Isabelle und Clara rutschten unruhig auf den harten Stühlen hin und her. Josefine räusperte sich.
»Ich will nicht unhöflich sein, aber … ich bin dem Hausmeister als Hilfskraft zugeteilt worden, und wahrscheinlich wartet er schon auf mich.« Ohne ein Wort des Abschieds, ohne Umarmung stürzte sie weinend aus dem Raum.

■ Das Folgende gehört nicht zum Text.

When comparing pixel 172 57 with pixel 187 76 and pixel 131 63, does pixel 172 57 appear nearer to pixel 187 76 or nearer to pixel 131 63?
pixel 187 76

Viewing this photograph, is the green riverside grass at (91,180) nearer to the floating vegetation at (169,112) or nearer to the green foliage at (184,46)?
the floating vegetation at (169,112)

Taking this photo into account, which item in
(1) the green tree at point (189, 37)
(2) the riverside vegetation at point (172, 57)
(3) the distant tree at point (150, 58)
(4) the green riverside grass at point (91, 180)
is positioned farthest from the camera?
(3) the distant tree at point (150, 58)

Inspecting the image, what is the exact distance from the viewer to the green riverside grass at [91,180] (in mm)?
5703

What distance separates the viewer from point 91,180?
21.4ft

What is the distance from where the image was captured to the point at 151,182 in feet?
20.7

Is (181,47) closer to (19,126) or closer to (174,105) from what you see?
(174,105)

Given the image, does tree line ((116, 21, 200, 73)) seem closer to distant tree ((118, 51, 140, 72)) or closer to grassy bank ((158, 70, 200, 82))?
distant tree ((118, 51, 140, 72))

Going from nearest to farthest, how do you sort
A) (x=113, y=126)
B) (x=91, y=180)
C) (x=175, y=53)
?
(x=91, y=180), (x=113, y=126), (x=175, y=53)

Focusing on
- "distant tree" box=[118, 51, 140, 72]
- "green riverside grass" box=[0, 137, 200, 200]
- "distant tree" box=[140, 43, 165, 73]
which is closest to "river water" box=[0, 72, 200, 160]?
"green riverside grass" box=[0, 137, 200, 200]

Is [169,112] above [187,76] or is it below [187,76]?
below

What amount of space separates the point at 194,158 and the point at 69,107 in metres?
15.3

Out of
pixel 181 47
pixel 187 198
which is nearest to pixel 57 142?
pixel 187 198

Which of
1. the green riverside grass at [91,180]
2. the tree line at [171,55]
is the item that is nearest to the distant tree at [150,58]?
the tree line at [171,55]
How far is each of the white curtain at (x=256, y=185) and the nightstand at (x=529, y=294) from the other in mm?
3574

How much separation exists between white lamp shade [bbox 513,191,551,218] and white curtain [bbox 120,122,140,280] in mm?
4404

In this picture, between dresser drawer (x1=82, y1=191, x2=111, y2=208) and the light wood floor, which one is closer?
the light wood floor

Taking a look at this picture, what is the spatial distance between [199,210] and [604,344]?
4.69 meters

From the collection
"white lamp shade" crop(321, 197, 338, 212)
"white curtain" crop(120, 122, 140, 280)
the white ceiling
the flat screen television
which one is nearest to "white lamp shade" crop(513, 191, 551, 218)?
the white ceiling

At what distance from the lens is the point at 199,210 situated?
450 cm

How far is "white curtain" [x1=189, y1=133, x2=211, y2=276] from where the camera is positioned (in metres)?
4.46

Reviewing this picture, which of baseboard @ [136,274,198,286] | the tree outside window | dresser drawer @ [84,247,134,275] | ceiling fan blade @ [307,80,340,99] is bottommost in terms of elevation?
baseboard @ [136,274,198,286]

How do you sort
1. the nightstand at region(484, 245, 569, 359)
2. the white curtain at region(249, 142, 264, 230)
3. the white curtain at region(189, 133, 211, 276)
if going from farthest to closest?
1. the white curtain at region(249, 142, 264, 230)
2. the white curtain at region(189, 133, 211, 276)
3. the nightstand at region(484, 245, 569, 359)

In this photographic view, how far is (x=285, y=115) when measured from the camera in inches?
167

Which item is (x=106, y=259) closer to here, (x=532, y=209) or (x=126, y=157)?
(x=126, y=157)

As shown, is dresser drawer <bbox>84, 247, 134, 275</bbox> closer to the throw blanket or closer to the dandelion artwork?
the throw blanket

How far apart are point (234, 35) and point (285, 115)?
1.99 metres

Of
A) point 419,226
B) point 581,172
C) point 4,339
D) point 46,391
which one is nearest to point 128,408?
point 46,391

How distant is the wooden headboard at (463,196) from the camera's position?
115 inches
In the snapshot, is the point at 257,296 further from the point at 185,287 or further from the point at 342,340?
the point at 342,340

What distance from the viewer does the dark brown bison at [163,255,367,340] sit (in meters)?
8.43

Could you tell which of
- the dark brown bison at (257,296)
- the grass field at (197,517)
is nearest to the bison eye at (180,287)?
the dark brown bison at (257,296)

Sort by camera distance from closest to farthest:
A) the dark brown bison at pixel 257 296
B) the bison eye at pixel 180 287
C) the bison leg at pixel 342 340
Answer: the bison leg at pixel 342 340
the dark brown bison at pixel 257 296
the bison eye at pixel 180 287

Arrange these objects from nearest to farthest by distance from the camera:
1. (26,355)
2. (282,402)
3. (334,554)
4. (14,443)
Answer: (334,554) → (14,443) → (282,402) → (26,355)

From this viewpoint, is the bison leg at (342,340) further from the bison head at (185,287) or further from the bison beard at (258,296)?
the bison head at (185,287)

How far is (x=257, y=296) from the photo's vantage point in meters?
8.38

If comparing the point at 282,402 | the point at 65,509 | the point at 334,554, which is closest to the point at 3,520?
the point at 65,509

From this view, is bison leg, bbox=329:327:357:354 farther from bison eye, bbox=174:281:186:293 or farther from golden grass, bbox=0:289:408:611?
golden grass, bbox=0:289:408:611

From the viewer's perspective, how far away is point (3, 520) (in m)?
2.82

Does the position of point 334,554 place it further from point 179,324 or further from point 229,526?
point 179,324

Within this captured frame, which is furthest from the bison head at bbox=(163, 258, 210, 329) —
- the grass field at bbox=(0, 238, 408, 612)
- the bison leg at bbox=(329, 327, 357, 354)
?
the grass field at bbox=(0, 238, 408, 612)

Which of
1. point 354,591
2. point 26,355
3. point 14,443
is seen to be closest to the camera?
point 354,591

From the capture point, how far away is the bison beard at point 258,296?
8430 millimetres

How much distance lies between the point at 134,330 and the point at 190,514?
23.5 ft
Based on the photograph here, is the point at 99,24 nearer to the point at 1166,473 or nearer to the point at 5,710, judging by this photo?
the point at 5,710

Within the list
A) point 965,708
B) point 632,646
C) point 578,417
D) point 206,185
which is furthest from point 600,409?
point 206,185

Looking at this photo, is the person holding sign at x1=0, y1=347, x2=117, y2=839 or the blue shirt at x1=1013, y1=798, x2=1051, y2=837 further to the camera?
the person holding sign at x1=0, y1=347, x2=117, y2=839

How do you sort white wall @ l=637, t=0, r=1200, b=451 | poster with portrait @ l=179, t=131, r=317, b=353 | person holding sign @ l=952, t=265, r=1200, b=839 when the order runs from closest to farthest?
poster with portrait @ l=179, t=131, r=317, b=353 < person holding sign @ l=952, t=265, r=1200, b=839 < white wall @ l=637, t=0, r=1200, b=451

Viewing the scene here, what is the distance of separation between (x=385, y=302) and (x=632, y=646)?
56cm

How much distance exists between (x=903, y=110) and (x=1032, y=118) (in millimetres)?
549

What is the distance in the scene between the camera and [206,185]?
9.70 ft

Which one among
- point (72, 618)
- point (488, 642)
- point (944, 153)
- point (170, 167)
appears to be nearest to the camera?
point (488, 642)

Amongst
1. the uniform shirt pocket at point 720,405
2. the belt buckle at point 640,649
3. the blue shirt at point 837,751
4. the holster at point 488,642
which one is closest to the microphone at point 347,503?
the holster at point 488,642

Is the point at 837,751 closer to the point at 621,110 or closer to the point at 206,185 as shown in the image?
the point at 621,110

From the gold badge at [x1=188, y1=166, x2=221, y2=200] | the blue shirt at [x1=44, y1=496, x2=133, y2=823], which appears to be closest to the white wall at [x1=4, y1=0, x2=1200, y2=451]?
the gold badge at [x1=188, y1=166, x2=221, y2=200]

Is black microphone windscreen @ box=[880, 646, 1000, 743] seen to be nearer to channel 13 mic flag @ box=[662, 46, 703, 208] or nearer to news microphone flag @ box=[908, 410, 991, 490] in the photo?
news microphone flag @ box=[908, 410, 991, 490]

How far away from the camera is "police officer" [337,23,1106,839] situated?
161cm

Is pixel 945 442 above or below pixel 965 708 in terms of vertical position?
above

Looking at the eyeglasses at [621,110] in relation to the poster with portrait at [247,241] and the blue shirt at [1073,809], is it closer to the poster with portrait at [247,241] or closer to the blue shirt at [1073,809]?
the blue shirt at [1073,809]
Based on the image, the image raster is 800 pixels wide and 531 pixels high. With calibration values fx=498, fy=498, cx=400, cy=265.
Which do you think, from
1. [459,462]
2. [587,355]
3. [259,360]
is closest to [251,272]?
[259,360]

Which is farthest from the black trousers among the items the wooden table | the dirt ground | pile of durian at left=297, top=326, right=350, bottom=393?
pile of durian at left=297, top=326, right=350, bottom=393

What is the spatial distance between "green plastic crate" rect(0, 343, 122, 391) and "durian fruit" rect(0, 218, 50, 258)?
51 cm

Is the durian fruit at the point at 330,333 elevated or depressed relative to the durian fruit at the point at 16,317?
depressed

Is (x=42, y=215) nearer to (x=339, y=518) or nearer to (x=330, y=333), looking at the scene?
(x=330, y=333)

»Du sollst meine neue Gehilfin werden …« Prüfend wanderte der Blick des Hausmeisters von Jos Scheitel bis zu ihren Zehenspitzen. »Ein breites Kreuz hast du ja. Nun, wir werden sehen. Eigentlich ist es für heute schon zu spät, um noch eine neue Arbeit anzufangen. Aber wenn ich dich jetzt wegschicke, stecken sie dich in die Küche oder sonst wohin, und ich stehe morgen wieder ohne Gehilfen da. Sie können gehen, danke«, sagte er zu der Wärterin, die Jo zu ihm in den Hof gebracht hatte.
»Dann wollen wir mal!« Er schnappte den Handgriff seines Leiterwagens und wies Josefine an, ihm zu folgen.
Zögernd lief Josefine hinter dem Mann her. Auf den ersten Blick machte der Hausmeister, ein kahlköpfiger Mann mittleren Alters, einen freundlichen Eindruck. In seiner Art erinnerte er sie ein wenig an die Kutscher, die Tag für Tag ihre Gäule in die Hufschmiede brachten – die klopften zwar immer gern große Sprüche, aber unter ihrer rauen Schale verbarg sich meist ein weicher Kern.
An einem Schuppen hinter den Hauptgebäuden blieb der Mann stehen. »Ich bin Gerd Melchior.« Sein Händedruck war fest und angenehm. »Wenn du dich ordentlich verhältst und fleißig arbeitest, werden wir zwei gut miteinander auskommen. Wenn nicht …« Er ließ seinen Satz in drohendem Ton ausklingen.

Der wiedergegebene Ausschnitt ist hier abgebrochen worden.